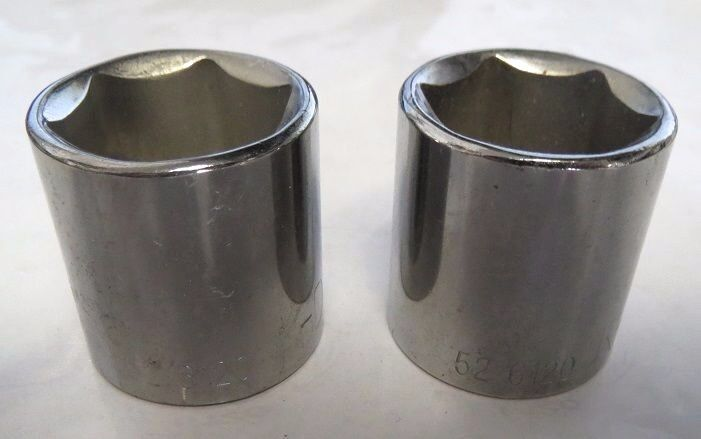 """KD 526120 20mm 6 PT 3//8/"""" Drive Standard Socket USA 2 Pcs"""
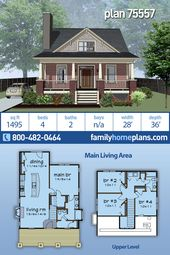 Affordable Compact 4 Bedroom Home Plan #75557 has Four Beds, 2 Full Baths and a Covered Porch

* * *

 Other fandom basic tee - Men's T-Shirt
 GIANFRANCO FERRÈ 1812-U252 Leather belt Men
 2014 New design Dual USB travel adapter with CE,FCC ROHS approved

---

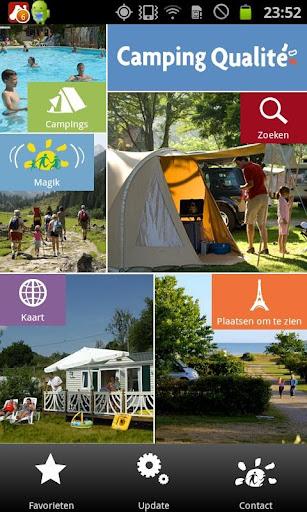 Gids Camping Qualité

__WHAT IS NEEDED__:
Please output the lines of the listing above that fall in the stretch from the one with "Other fandom basic tee - Men's T-Shirt" through the one with "2014 New design", exactly and only those.

__ANSWER BOX__:
 Other fandom basic tee - Men's T-Shirt
 GIANFRANCO FERRÈ 1812-U252 Leather belt Men
 2014 New design Dual USB travel adapter with CE,FCC ROHS approved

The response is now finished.